Doolittle sortit, et Élisabeth se disposait à faire quelques remontrances à son père ; mais Marmaduke lui mit la main sur la bouche en souriant…

– Les apparences sont plus effrayantes que la réalité, mon enfant, lui dit-il ; je suis assez porté à croire que Natty a tué un daim, d’autant plus que vous l’avez rencontré dans la forêt avec ses chiens ; mais il n’est question que de faire une visite dans sa cabane pour trouver l’animal, après quoi il sera condamné à une amende de douze dollars et demi, que nous paierons pour lui. Il me semble que ma réputation d’intégrité vaut bien cette bagatelle.

Cette assurance tranquillisa Élisabeth, et son père la quitta pour aller remplir la promesse qu’il venait de faire à Hiram.

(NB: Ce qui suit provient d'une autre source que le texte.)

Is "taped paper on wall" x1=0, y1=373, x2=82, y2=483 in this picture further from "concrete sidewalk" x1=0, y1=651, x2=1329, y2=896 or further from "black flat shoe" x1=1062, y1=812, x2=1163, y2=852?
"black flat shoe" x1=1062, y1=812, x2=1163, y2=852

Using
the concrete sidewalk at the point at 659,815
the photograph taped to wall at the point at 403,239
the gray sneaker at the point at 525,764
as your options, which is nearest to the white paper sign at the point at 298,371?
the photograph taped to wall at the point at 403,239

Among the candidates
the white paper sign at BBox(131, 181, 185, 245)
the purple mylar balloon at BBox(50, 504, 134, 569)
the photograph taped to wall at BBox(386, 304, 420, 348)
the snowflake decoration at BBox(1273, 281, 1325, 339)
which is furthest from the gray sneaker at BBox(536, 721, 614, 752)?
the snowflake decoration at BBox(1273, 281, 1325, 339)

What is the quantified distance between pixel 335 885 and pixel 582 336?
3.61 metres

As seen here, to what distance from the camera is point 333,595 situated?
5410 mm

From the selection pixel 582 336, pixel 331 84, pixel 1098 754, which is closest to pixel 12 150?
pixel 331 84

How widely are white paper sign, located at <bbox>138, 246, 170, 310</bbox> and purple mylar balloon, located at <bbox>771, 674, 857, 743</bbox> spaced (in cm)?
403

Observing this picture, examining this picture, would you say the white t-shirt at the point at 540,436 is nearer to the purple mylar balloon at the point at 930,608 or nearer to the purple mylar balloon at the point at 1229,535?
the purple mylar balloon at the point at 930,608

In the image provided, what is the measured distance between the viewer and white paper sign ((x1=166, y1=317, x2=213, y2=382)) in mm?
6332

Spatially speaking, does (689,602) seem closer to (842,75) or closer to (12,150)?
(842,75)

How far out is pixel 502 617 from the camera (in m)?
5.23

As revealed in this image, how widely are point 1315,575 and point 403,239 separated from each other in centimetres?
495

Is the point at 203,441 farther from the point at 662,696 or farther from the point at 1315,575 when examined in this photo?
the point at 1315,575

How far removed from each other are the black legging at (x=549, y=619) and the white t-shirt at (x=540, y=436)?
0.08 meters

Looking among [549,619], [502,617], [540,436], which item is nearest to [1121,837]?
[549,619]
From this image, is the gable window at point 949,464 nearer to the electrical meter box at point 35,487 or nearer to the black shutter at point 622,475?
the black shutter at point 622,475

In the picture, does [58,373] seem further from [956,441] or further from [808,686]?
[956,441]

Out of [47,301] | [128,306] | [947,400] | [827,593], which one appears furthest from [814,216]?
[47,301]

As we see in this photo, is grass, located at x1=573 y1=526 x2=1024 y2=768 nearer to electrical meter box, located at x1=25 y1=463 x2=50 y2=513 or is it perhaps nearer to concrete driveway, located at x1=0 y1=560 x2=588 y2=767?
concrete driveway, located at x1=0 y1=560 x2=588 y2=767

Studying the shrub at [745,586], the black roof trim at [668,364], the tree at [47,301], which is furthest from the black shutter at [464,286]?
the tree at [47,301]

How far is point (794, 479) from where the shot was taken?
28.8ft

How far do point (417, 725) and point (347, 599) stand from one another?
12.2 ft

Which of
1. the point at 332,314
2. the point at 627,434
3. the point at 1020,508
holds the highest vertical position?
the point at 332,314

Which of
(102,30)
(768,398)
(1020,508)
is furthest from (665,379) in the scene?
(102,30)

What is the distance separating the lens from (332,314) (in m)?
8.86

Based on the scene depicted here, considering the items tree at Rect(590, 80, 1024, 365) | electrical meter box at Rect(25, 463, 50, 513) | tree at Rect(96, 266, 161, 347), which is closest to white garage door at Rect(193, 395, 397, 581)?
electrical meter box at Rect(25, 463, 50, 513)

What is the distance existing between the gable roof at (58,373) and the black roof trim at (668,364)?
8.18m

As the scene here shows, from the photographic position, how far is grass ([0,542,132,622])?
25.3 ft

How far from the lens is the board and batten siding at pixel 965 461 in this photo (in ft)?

Après s’être acquitté de ce devoir désagréable, il vit Edwards qui arrivait à grands pas, avec l’air de la plus vive agitation. Dès que le jeune homme aperçut Marmaduke, il courut à lui, et s’écria avec un ton de chaleur et d’affection qu’il prenait bien rarement en lui parlant :

– Je vous félicite, Monsieur, je vous félicite du fond du cœur ! Mais c’est un souvenir trop horrible pour s’y appesantir. Je viens de la hutte ; Natty m’a dit qu’il avait tué une panthère, m’en a montré la peau de la tête, et ne m’a parlé de la circonstance la plus importante qu’en dernier lieu. Je ne puis trouver des termes, Monsieur, pour vous exprimer la moitié de ce que j’ai éprouvé en apprenant… Il s’arrêta un instant, comme s’il se fût rappelé qu’il excédait les limites qu’il s’était prescrites, et continua avec quelque embarras : – En apprenant que… miss Grant et… et votre fille avaient couru un si grand danger.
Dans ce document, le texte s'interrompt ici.